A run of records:
■ ■ ■ ■ ■

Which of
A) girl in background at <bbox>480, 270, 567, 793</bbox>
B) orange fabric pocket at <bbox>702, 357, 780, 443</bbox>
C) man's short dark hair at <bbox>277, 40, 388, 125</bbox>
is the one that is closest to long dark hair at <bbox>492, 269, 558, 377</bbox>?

■ ■ ■ ■ ■

Exercise goal:
Render the material as a JSON list of strings, one string per line, omitting blank lines.

Response to this exercise:
[
  "Which of",
  "A) girl in background at <bbox>480, 270, 567, 793</bbox>",
  "B) orange fabric pocket at <bbox>702, 357, 780, 443</bbox>",
  "C) man's short dark hair at <bbox>277, 40, 388, 125</bbox>",
  "is the one that is closest to long dark hair at <bbox>492, 269, 558, 377</bbox>?"
]